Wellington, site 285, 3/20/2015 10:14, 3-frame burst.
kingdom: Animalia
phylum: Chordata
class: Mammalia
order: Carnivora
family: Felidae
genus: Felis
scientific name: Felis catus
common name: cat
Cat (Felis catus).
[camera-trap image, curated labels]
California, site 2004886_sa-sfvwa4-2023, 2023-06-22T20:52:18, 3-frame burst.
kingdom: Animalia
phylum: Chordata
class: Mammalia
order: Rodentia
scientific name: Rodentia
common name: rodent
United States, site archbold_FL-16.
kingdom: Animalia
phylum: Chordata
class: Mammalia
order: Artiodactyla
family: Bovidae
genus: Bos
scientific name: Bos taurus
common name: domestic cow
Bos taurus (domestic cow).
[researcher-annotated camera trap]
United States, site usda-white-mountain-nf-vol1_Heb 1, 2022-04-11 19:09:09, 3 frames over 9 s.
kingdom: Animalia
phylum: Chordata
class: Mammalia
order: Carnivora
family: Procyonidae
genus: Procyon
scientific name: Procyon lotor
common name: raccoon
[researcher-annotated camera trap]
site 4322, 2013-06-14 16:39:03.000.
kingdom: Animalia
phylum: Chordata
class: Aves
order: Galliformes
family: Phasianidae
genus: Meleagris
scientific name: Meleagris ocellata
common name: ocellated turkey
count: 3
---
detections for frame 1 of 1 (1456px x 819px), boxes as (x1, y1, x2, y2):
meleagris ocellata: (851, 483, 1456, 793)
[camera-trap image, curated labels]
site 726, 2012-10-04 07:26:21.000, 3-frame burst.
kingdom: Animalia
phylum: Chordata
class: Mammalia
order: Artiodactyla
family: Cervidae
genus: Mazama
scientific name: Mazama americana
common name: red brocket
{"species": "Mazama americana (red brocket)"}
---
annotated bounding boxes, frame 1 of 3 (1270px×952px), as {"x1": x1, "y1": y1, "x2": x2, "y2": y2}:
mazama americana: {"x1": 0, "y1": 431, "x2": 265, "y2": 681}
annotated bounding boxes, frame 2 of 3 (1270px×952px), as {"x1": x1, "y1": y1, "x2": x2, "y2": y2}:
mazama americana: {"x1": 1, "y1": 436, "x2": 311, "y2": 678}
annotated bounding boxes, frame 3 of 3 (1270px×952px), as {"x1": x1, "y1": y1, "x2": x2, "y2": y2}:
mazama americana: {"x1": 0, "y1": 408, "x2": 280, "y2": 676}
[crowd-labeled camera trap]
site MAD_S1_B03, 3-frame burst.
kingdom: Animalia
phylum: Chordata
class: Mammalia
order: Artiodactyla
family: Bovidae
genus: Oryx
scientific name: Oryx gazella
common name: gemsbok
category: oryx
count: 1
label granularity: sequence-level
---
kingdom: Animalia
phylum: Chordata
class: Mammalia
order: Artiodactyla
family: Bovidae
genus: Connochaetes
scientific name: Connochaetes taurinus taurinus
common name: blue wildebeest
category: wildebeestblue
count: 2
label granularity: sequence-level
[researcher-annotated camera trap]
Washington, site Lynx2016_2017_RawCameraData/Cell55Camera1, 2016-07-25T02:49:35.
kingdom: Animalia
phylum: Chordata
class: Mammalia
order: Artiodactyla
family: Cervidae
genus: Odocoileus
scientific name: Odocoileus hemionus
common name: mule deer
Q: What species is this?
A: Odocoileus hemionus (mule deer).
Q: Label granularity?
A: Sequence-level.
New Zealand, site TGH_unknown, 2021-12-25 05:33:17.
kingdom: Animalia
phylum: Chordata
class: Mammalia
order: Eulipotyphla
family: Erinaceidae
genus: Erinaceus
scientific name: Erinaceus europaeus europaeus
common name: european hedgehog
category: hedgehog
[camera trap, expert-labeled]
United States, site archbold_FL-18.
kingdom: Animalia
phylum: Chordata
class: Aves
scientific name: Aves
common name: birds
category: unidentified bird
....
_What the task requires:_
An exact reproduction of the listing is required, covering every entry.

_Result of this exercise:_
Wellington, site 285, 3/20/2015 10:14, 3-frame burst.
kingdom: Animalia
phylum: Chordata
class: Mammalia
order: Carnivora
family: Felidae
genus: Felis
scientific name: Felis catus
common name: cat
Cat (Felis catus).
[camera-trap image, curated labels]
California, site 2004886_sa-sfvwa4-2023, 2023-06-22T20:52:18, 3-frame burst.
kingdom: Animalia
phylum: Chordata
class: Mammalia
order: Rodentia
scientific name: Rodentia
common name: rodent
United States, site archbold_FL-16.
kingdom: Animalia
phylum: Chordata
class: Mammalia
order: Artiodactyla
family: Bovidae
genus: Bos
scientific name: Bos taurus
common name: domestic cow
Bos taurus (domestic cow).
[researcher-annotated camera trap]
United States, site usda-white-mountain-nf-vol1_Heb 1, 2022-04-11 19:09:09, 3 frames over 9 s.
kingdom: Animalia
phylum: Chordata
class: Mammalia
order: Carnivora
family: Procyonidae
genus: Procyon
scientific name: Procyon lotor
common name: raccoon
[researcher-annotated camera trap]
site 4322, 2013-06-14 16:39:03.000.
kingdom: Animalia
phylum: Chordata
class: Aves
order: Galliformes
family: Phasianidae
genus: Meleagris
scientific name: Meleagris ocellata
common name: ocellated turkey
count: 3
---
detections for frame 1 of 1 (1456px x 819px), boxes as (x1, y1, x2, y2):
meleagris ocellata: (851, 483, 1456, 793)
[camera-trap image, curated labels]
site 726, 2012-10-04 07:26:21.000, 3-frame burst.
kingdom: Animalia
phylum: Chordata
class: Mammalia
order: Artiodactyla
family: Cervidae
genus: Mazama
scientific name: Mazama americana
common name: red brocket
{"species": "Mazama americana (red brocket)"}
---
annotated bounding boxes, frame 1 of 3 (1270px×952px), as {"x1": x1, "y1": y1, "x2": x2, "y2": y2}:
mazama americana: {"x1": 0, "y1": 431, "x2": 265, "y2": 681}
annotated bounding boxes, frame 2 of 3 (1270px×952px), as {"x1": x1, "y1": y1, "x2": x2, "y2": y2}:
mazama americana: {"x1": 1, "y1": 436, "x2": 311, "y2": 678}
annotated bounding boxes, frame 3 of 3 (1270px×952px), as {"x1": x1, "y1": y1, "x2": x2, "y2": y2}:
mazama americana: {"x1": 0, "y1": 408, "x2": 280, "y2": 676}
[crowd-labeled camera trap]
site MAD_S1_B03, 3-frame burst.
kingdom: Animalia
phylum: Chordata
class: Mammalia
order: Artiodactyla
family: Bovidae
genus: Oryx
scientific name: Oryx gazella
common name: gemsbok
category: oryx
count: 1
label granularity: sequence-level
---
kingdom: Animalia
phylum: Chordata
class: Mammalia
order: Artiodactyla
family: Bovidae
genus: Connochaetes
scientific name: Connochaetes taurinus taurinus
common name: blue wildebeest
category: wildebeestblue
count: 2
label granularity: sequence-level
[researcher-annotated camera trap]
Washington, site Lynx2016_2017_RawCameraData/Cell55Camera1, 2016-07-25T02:49:35.
kingdom: Animalia
phylum: Chordata
class: Mammalia
order: Artiodactyla
family: Cervidae
genus: Odocoileus
scientific name: Odocoileus hemionus
common name: mule deer
Q: What species is this?
A: Odocoileus hemionus (mule deer).
Q: Label granularity?
A: Sequence-level.
New Zealand, site TGH_unknown, 2021-12-25 05:33:17.
kingdom: Animalia
phylum: Chordata
class: Mammalia
order: Eulipotyphla
family: Erinaceidae
genus: Erinaceus
scientific name: Erinaceus europaeus europaeus
common name: european hedgehog
category: hedgehog
[camera trap, expert-labeled]
United States, site archbold_FL-18.
kingdom: Animalia
phylum: Chordata
class: Aves
scientific name: Aves
common name: birds
category: unidentified bird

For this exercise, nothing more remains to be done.